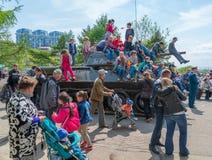 在被恢复的T-34中型油箱的儿童游戏 库存照片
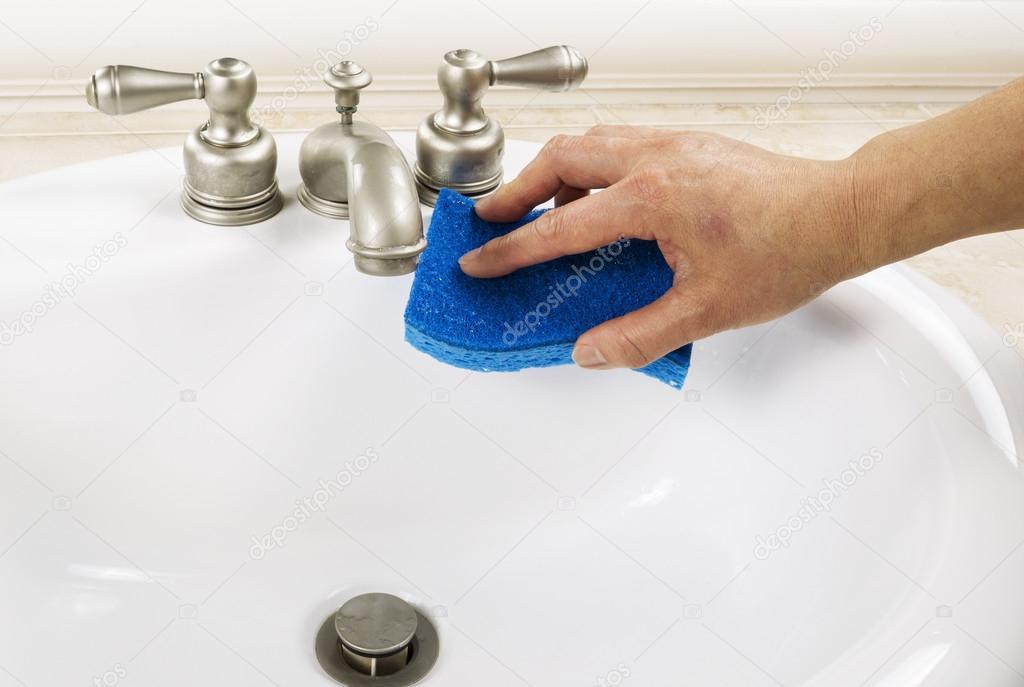 Badezimmer Reinigen, waschbecken im badezimmer reinigen — stockfoto © tab62 #17398961, Design ideen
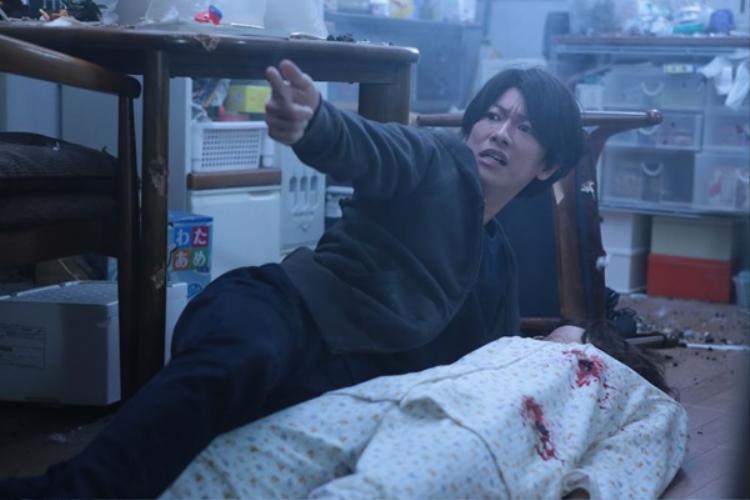 Bức tranh xã hội hiện thực đầy rẫy bất công hiện ra trong Inuyashiki!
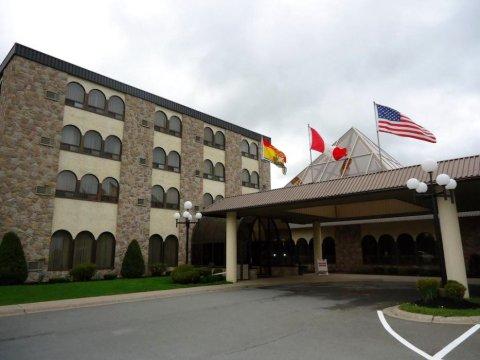 弗雷德里克顿酒店(The Fredericton Inn)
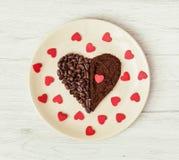 Coração feito de feijões de café e do café à terra com muitos pequenos com referência a Fotos de Stock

● What needs to be done:
From the line containing "Bức tranh xã" down to the last line of the entries above, copy each line exactly and nothing more. Leave pictures out.

● Your response:
 Bức tranh xã hội hiện thực đầy rẫy bất công hiện ra trong Inuyashiki!
 弗雷德里克顿酒店(The Fredericton Inn)
 Coração feito de feijões de café e do café à terra com muitos pequenos com referência a Fotos de Stock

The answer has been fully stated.